No es posible consolar cuando no
hay consuelo, y sin embargo lo intentamos. Yo lo he intentado a las ocho de esta
tarde, sabiendo de antemano cuán inútil resulta y quedándome con el sabor vacío
de pronunciar palabras que no ayudan.
Palabras huecas que resuenan en
las paredes de cualquier tanatorio. Un lugar, como los hospitales, al que llevo
de muy mala manera tener que acudir. La tristeza que ambos transmiten se me
mete como el frío de la niebla en en el cuerpo y cuesta hacerla salir, pero lo que peor llevo
es la impotencia que me causa estar por estar. Y digo estar por estar porque la
presencia de las personas rara vez ayuda en cualquiera de estos dos lugares, no
resuelve el problema. Acudimos, permanecemos, nos despedimos, pero la
enfermedad y el dolor se quedan.
Mis compañeras de trabajo han
perdido a una madre, todavía joven, tras duros meses de luchar contra la
leucemia. De mi boca no ha salido un “te acompaño en sentimiento”, os lo
garantizo, sino “Menuda gran putada. Que no nos toque a nadie lo que estáis
pasando vosotras”. Y es que, humano como es, no dejaba de pensar en que todos los
allí presentes suspirábamos en realidad con cierto alivio porque en el sorteo
de la muerte nuestros números y los de aquellos a quienes más queremos seguían
sin salir. La vida continuaba ahorrándonos ese duro trago, esa gran putada para la
que no hay consuelo posible y que lo único que quizá alivie a quien la padece sea reconocer humanamente lo que es.
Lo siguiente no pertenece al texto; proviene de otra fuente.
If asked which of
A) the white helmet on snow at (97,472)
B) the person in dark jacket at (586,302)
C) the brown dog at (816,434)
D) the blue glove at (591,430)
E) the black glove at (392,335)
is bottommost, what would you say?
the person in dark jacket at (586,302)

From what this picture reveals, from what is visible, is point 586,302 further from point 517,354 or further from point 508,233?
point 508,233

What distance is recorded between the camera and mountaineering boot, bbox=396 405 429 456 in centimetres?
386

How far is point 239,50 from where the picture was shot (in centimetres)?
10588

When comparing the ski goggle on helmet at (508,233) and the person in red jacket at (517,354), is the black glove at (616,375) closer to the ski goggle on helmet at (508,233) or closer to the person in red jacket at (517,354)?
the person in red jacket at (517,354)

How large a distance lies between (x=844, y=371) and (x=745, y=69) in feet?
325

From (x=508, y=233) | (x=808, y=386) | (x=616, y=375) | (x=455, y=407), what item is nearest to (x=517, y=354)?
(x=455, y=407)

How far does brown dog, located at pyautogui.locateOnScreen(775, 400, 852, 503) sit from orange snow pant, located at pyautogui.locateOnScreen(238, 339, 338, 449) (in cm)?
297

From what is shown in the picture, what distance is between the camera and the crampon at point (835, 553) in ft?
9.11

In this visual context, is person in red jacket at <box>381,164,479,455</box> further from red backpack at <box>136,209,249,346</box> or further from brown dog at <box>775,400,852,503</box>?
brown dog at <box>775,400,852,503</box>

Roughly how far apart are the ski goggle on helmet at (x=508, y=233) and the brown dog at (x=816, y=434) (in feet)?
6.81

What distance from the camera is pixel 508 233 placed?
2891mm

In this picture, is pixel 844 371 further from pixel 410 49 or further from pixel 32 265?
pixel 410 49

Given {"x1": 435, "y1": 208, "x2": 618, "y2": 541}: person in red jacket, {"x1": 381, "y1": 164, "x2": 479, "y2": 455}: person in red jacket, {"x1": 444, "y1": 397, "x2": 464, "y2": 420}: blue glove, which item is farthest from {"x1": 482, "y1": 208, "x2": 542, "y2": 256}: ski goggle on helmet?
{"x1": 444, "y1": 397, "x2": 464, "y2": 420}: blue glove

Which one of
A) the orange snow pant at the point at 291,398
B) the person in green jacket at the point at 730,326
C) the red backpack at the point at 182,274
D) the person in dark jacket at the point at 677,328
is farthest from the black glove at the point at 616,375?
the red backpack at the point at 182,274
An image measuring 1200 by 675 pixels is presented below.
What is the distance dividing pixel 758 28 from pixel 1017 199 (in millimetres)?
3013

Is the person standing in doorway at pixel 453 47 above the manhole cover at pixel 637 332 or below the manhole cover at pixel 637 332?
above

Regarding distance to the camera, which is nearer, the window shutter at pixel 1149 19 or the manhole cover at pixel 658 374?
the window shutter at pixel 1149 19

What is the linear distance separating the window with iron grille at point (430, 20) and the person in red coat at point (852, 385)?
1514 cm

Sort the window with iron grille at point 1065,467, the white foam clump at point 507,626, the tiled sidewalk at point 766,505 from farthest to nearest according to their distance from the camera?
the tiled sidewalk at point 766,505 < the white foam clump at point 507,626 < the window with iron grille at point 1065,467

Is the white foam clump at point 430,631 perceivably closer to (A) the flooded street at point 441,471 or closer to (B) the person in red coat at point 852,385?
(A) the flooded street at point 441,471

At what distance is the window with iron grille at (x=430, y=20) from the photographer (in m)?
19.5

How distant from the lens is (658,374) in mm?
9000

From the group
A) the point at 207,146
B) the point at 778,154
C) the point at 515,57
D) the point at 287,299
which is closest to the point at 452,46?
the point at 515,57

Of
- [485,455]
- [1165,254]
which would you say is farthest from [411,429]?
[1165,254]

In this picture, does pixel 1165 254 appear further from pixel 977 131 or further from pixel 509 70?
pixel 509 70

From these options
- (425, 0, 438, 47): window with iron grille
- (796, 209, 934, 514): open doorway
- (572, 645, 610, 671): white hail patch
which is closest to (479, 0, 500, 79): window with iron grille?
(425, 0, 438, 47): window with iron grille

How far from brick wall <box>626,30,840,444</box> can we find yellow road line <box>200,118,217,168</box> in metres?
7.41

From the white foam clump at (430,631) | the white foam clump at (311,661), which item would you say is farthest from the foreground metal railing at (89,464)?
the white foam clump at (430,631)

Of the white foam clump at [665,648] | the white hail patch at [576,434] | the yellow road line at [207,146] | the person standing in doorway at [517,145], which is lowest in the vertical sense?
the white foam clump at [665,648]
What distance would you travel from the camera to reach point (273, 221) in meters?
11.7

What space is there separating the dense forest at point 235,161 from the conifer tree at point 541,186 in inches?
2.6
Ya de camino al coche, sacando
conclusiones como de costumbre, volví a reafirmarme en mis principios,
macerados tras varias experiencias similares. Que la vida es para exprimirla
cada día, desde el instante en el que nuestros ojos despiertan, ya es
vida. Que hay que disfrutar el instante, porque del presente somos dueños y el
futuro no nos lo garantiza nadie. Y que las cosas importantes no se deben hacer
esperar si es posible hacerlas en el momento que vivimos. Lo siguiente que hice
fue conectar el manos-libres y llamar a mi madre.